◆ Directions
**A)** Answer these from the passage about rancher Perkins, one line each:
(i) In what year did Perkins lease 80 acres near Bynum?
(ii) In which newspaper's letters-to-the-editor columns did Perkins and A.B. Guthrie Jr. argue?
(iii) What instrument did Perkins play?
**B)** Carry on the passage about rancher Perkins, beginning right after its final sentence.

In the fall of 1935, he married fellow Bynum school teacher (and then
school principal) Evelyn Francis Campbell and they had four children,
Earl, Victor, Suzanne and Stanley.
In 1939 Perkins embarked on his goal to become a rancher, leasing 80
acres near Bynum. Through hard work, he and his family built a farm and
ranch operation that eventually included 17,000 acres in three
counties, a flock of 1,000 sheep and 900-plus head of cattle.
Browning rancher Bernard St. Goddard said Perkins and his family had a
business relationship for years through sheep and cattle leases.
St. Goddard said, "He was pretty handy with a horse, especially if the
horse went to bucking with him ... He came from that old breed of
people, that a handshake was just like a covenant."
During the early 1980s, Perkins became involved in the movement to
oppose reintroduction of the grizzly bear on federal lands west of
Choteau. He and celebrated Western author A.B. Guthrie Jr. sparred in
the letters-to-the-editor columns of the Choteau Acantha, each
eloquently arguing different sides of the issue. Perkins consistently
defended the right of the rancher to protect his livestock from attack
by predators.
Retired U.S. Forest Service Rocky Mountain District Ranger Lloyd
Swanger of Chewelah, Wash., remembers the years he worked with Perkins
on a federal sheep grazing lease on the national forest west of Heart
Butte and the conflict between the rancher and the grizzly bear.
"I had the greatest admiration for him - he was one of the best
permittees I ever worked for," Swanger said.
Retired U.S. Rep. Ron Marlenee of Bozeman went to bat for Perkins when
the Forest Service threatened to prohibit him or his sheepherder from
carrying firearms on federal lands and says he still talks about
Perkins at speaking engagements.
"The state of Montana has lost a very, very wonderful, caring and
contributing citizen," Marlenee said.
Perkins' interests were many and varied. As a young man, he enjoyed
boxing, riding bucking horses and playing hockey with a Bynum team. He
was a fine horseman, an avid reader and a journal keeper. Through the
years, he played his trumpet with the Elks Club Drum and Bugle Corps
and for many years he directed the 4th of July community band in
Choteau.
He was a member of the Choteau Lions Club, and from 1947 to 1987 he
served as secretary of the Teton Cooperative Reservoir Co. and the
Bynum Irrigation District.

◆ Exercise data
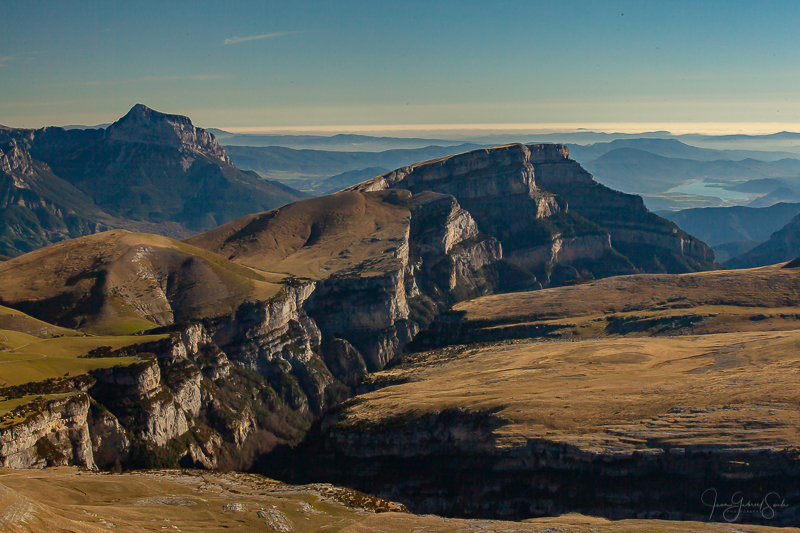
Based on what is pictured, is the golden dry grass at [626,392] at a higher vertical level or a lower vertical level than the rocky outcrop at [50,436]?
higher

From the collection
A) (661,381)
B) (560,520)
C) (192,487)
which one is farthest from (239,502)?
(661,381)

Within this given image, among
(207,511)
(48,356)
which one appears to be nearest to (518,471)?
(207,511)

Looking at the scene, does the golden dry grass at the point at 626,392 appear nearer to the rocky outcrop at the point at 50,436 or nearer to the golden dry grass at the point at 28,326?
the rocky outcrop at the point at 50,436

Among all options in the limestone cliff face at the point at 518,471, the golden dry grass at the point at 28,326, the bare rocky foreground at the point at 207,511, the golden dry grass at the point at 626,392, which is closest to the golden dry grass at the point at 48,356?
the golden dry grass at the point at 28,326

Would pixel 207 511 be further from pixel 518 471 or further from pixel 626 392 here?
pixel 626 392

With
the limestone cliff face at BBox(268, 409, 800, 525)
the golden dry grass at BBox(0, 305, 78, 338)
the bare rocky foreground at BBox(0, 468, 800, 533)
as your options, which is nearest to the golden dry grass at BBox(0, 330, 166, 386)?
the golden dry grass at BBox(0, 305, 78, 338)

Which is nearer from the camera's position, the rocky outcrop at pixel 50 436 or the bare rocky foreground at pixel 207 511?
the bare rocky foreground at pixel 207 511

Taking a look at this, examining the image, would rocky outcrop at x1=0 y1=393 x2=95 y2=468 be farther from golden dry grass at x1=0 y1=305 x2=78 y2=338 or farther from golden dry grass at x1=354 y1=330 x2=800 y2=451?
golden dry grass at x1=354 y1=330 x2=800 y2=451

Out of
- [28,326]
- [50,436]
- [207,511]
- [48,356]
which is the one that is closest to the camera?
[207,511]
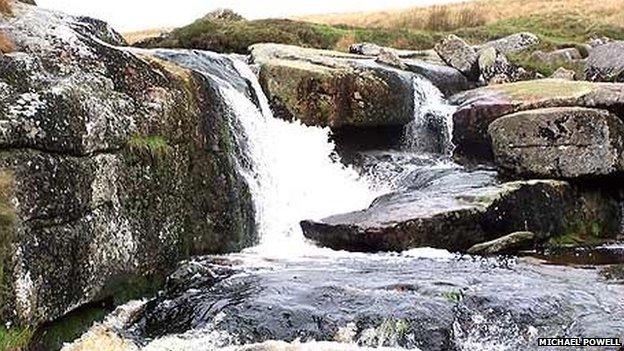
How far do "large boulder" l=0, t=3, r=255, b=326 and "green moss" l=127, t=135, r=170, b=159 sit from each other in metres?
0.02

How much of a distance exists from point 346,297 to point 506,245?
16.5 ft

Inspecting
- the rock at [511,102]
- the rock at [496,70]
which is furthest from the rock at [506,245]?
the rock at [496,70]

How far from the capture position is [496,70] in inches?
1016

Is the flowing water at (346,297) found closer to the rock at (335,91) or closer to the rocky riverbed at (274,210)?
the rocky riverbed at (274,210)

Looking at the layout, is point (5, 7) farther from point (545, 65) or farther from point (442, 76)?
point (545, 65)

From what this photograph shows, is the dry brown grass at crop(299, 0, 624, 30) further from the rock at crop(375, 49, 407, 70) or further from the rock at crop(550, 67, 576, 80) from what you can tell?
the rock at crop(375, 49, 407, 70)

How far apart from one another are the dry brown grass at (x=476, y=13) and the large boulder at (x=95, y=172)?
110 feet

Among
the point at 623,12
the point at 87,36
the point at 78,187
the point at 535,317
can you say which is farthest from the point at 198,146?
the point at 623,12

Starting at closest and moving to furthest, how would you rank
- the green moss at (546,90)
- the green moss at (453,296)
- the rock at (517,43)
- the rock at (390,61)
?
the green moss at (453,296) < the green moss at (546,90) < the rock at (390,61) < the rock at (517,43)

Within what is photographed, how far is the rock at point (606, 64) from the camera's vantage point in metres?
23.8

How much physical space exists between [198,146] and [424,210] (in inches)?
164

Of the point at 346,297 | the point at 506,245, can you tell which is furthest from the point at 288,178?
the point at 346,297

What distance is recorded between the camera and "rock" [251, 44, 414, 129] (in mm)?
19406

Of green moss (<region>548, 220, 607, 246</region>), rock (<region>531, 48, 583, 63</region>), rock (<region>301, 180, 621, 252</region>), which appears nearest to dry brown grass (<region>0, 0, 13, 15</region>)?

◆ Solved problems
**A)**
(i) 1939
(ii) The Choteau Acantha
(iii) The trumpet

**B)**
In his later years, he traveled to Europe with family members and
enjoyed following the sporting events of his grandchildren and
great-grandchildren. He and his dance partner, Helen, were regulars on
the dance floor at the Great Falls Elks Club up until his
hospitalization in December.
He published a series of his life stories in the Acantha and those
stories are collected in the booklet titled, "Mr. Perkins, Tell Us a
Story."
His wife died on Oct. 14, 1993, at their home on the family ranch. He
was also preceded in death by his brother, Charles Perkins, and a
great-granddaughter, Kelly Baker.
His survivors include his longtime companion, Helen Malatare of Great
Falls; sons, Earl (Dorothy) Perkins and Victor (Phyllis) Perkins, of
Bynum, and Stanley (Gloria) Perkins of Great Falls; a daughter, Suzanne
(Bruce) Miller of Columbia Falls; grandchildren, Vicki Baker of Bynum,
Rock Perkins of Great Falls, Chass Perkins of Great Falls, Melody
Martinsen of Choteau, Leslee Fonner-Smith of Vancouver, Wash., Lori
Salmond of Forsyth, U.S. Air Force Major Ira Perkins of Kaneohe,
Hawaii, presently deployed to Iraq, Laira Fonner of Whitefish, and
Natalie Stern of Missoula; great-grandchildren: Stephanie Frick, Loni
Judisch, Whitney Perkins, Lee Perkins, Mary Baker-Youderian, Matt
Baker, Chance Wachholz, Katarina and Connor Tarr, Tommy, Alexa and
Azlan Holliday, Madison Martinsen, Emmet and Elliot Salmond, Ainsley,
Alissa and Briana Perkins, and Tristan and Phoenix Perkins; and one
great-great-granddaughter, Keely Frick.
Memorials are suggested to the Great Falls Elks Club, Bynum Elementary
School or Peace Hospice in Great Falls.
Croxford Funeral Home of Great Falls handled arrangements.